Ten Years of Visa d’or

[April 28, 2021]

For ten years, the Humanitarian Visa d’or Award has been highlighting photography in the context of armed conflict. To underline this first decade of the competition, which it runs with the Visa Pour l’Image photojournalism festival, the International Committee of the Red Cross has put online a “retrospective” featuring photographs and statements by the winners, including Italian photographer Alfredo Bosco, the 2020 winner for his series shot in the Mexican state of Guerrero.

Launched during the Arab Spring period (the report in Yemen by Catalina Martin-Chico won the first year’s award), the ICRC’s Humanitarian Visa d’or Award measures how violence endures or brings out subjects that receive less media attention. Three series have come from Syria (2012, 2013, 2019), the most recent one produced by Abdulmonam Eassa, a reminder of the primordial role of local populations in the documentation of war. Although some images are painful to look at, they are essential, their makers say, to nourish the collective memory. “The award is a victory not for me, but for the victims,” notes Angela Ponce Romero, 2017 winner for her work with survivors of the conflict in Peru in the 1980s and 1990s between the Shining Path group and the government army.

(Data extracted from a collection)
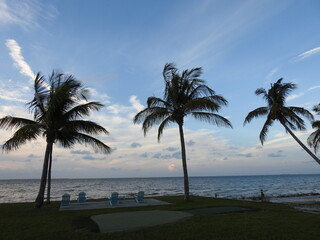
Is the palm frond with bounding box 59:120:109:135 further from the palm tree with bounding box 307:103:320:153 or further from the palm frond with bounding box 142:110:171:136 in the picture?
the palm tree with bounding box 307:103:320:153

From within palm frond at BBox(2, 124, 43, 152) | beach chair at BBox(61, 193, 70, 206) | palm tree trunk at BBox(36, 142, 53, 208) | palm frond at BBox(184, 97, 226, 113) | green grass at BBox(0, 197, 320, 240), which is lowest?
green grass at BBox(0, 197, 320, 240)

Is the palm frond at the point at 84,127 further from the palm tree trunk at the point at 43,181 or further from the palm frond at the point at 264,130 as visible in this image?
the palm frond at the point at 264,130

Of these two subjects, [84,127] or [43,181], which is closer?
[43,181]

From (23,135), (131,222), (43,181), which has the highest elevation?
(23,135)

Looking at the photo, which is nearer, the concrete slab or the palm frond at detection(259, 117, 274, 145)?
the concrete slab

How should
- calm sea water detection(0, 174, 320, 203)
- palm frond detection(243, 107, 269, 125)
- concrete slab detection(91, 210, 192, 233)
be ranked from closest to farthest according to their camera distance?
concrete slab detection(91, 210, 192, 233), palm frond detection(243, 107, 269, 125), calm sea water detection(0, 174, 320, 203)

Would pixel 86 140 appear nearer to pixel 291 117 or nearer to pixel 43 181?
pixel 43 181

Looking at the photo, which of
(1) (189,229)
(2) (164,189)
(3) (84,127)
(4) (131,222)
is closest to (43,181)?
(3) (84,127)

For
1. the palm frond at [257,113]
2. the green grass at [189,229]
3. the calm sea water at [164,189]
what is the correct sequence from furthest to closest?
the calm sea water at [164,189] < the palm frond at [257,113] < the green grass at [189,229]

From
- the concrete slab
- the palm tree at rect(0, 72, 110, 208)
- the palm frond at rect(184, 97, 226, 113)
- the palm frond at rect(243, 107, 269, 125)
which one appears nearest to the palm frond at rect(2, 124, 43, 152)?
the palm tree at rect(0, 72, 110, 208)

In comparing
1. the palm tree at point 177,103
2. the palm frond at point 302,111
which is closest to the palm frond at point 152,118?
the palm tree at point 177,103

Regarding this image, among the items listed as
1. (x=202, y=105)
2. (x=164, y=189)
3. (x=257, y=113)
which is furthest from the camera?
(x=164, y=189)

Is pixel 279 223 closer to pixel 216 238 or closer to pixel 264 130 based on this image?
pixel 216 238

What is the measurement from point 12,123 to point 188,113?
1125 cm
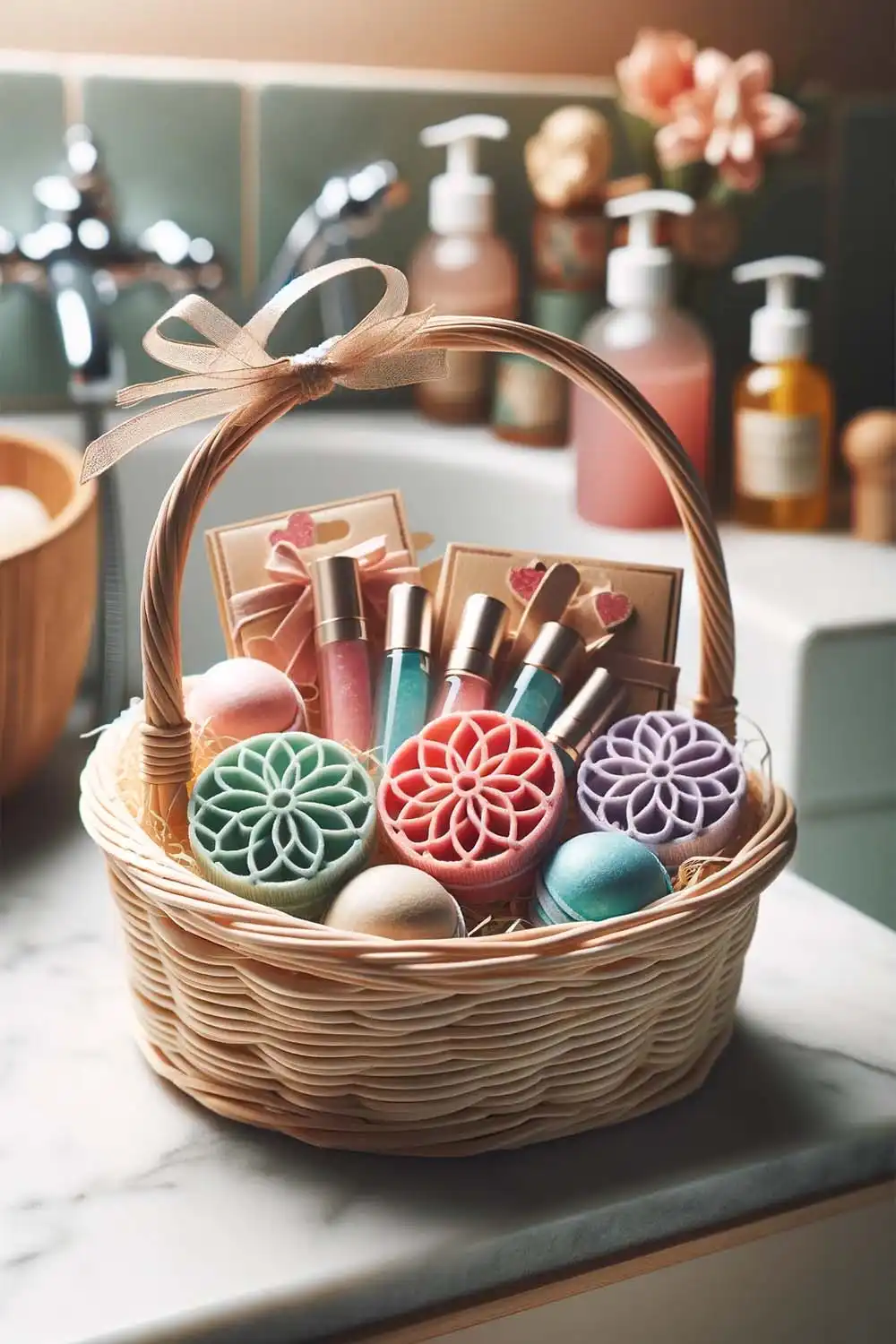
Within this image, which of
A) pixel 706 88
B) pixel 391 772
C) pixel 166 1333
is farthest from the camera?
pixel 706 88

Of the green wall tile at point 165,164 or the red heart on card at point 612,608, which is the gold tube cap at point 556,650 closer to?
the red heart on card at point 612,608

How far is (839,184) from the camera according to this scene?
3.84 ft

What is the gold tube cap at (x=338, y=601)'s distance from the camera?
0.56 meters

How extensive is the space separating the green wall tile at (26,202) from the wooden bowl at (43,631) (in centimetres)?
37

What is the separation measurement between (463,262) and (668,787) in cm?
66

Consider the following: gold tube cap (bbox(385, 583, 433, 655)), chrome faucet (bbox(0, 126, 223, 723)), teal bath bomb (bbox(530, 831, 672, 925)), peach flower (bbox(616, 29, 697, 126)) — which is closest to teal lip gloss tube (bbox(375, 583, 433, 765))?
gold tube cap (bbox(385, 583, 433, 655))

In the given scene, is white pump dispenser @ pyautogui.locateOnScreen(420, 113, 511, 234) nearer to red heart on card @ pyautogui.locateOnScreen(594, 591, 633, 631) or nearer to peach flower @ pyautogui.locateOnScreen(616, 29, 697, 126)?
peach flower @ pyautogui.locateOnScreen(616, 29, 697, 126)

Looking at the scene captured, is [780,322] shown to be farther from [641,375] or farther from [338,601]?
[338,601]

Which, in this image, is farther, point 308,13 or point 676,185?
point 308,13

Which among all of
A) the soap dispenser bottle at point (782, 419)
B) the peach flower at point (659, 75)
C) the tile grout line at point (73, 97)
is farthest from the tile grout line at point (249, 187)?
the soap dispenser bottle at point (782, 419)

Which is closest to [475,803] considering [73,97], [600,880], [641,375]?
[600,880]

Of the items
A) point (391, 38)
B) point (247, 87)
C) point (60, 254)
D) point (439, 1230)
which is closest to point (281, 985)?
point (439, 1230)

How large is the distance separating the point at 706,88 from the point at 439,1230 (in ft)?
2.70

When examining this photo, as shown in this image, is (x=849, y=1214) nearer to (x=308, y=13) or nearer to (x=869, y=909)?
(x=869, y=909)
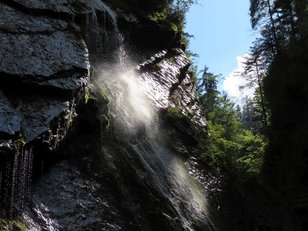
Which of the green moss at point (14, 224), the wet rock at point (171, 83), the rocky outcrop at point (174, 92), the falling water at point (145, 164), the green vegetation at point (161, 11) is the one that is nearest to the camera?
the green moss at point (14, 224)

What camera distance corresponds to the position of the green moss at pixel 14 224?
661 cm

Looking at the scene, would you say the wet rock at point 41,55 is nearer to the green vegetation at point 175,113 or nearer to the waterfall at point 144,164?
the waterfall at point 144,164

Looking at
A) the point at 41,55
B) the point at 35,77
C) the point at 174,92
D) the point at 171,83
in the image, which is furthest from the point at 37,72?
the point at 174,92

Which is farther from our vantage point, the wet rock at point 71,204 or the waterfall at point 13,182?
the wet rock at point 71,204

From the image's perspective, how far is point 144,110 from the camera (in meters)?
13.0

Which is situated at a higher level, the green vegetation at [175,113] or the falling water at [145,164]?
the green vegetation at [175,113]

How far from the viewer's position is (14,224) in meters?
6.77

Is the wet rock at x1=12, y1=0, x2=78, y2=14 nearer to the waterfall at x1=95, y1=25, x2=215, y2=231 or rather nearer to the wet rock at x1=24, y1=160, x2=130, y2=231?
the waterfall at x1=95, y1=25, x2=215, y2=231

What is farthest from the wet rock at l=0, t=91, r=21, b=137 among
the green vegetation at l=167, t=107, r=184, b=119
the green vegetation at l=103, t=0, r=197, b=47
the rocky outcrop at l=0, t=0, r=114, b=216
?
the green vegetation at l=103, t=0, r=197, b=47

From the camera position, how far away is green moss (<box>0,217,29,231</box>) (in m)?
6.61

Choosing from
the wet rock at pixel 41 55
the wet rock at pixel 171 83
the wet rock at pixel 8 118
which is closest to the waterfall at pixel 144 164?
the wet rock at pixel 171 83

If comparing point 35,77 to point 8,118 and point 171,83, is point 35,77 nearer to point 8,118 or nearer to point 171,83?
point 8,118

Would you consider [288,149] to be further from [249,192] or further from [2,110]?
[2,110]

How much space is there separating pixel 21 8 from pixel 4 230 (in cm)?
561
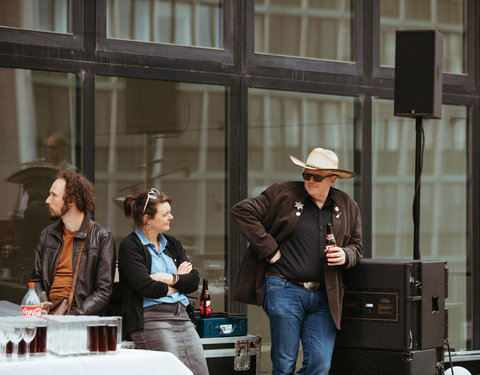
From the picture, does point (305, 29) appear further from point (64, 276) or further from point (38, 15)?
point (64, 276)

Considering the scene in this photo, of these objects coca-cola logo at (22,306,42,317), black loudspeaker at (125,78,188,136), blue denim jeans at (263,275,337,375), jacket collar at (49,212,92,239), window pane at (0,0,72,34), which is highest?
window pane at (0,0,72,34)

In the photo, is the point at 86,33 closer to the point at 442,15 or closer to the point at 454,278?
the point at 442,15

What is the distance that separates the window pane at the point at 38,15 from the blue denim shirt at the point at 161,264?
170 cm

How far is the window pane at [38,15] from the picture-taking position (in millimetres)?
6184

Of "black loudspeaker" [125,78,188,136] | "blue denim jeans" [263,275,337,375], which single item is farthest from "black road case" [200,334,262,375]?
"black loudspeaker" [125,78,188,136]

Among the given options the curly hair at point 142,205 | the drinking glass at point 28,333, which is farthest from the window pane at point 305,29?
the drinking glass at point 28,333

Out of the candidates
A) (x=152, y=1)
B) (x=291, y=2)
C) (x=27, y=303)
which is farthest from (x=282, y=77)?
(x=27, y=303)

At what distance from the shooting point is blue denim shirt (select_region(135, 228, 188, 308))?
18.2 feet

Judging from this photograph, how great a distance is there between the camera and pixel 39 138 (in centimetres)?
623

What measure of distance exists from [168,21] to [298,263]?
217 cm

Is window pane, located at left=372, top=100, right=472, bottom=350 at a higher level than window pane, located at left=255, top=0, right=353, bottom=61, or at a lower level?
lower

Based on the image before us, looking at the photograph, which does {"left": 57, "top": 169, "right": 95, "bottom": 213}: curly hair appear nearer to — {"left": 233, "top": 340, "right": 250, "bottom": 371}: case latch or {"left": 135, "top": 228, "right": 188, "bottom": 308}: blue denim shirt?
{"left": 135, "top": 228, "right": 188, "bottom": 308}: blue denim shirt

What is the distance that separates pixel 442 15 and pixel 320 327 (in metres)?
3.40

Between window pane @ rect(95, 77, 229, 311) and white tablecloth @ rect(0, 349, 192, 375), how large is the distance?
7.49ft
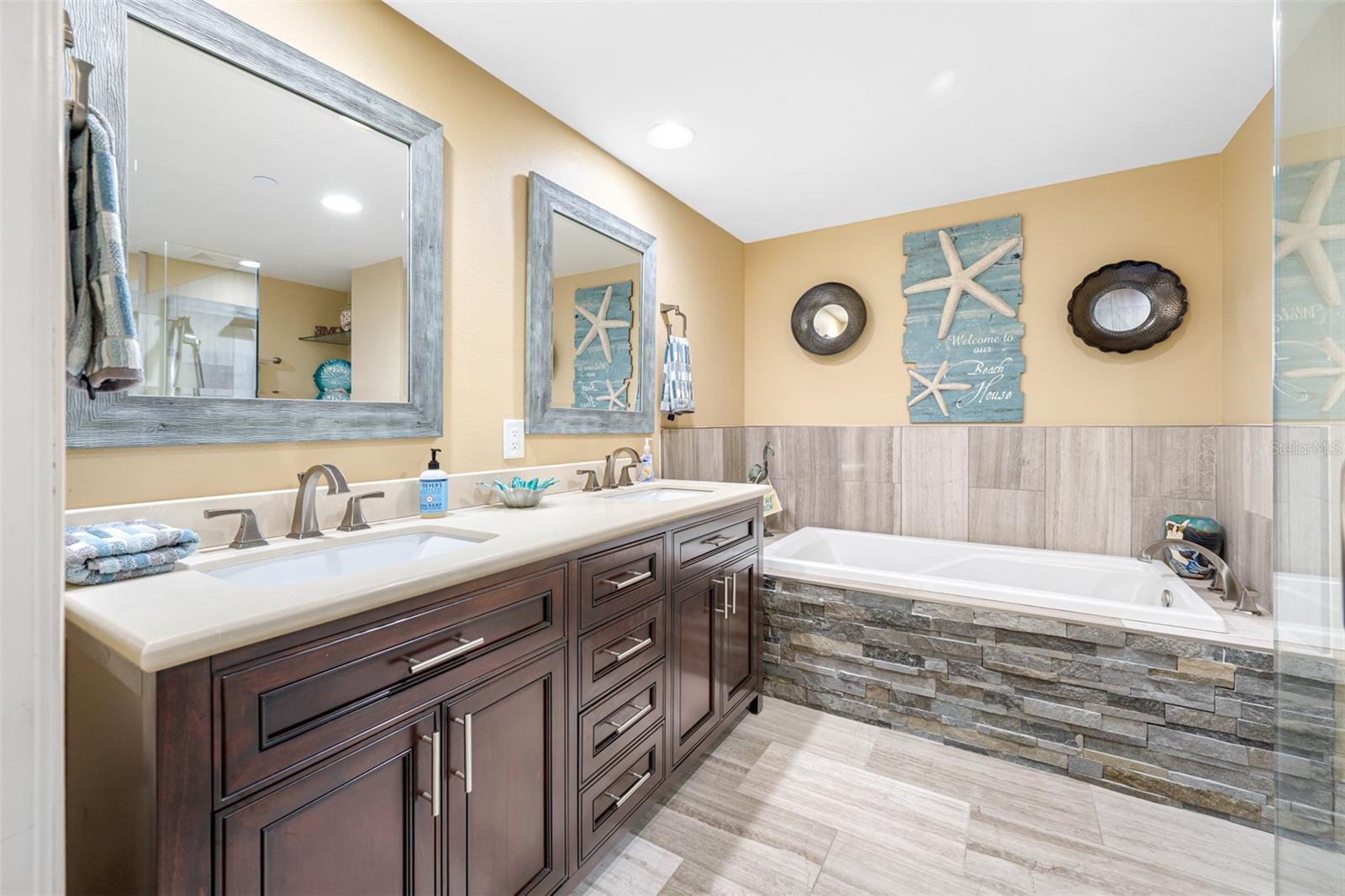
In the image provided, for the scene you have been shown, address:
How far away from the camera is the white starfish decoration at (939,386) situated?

(INSTRUCTIONS TO FOLLOW) Write out the full text on the Humanitarian Visa d'or Award from the page above, word for word.

(EXERCISE OUTPUT)
Ten Years of Visa d’or

[April 28, 2021]

For ten years, the Humanitarian Visa d’or Award has been highlighting photography in the context of armed conflict. To underline this first decade of the competition, which it runs with the Visa Pour l’Image photojournalism festival, the International Committee of the Red Cross has put online a “retrospective” featuring photographs and statements by the winners, including Italian photographer Alfredo Bosco, the 2020 winner for his series shot in the Mexican state of Guerrero.

Launched during the Arab Spring period (the report in Yemen by Catalina Martin-Chico won the first year’s award), the ICRC’s Humanitarian Visa d’or Award measures how violence endures or brings out subjects that receive less media attention. Three series have come from Syria (2012, 2013, 2019), the most recent one produced by Abdulmonam Eassa, a reminder of the primordial role of local populations in the documentation of war. Although some images are painful to look at, they are essential, their makers say, to nourish the collective memory. “The award is a victory not for me, but for the victims,” notes Angela Ponce Romero, 2017 winner for her work with survivors of the conflict in Peru in the 1980s and 1990s between the Shining Path group and the government army.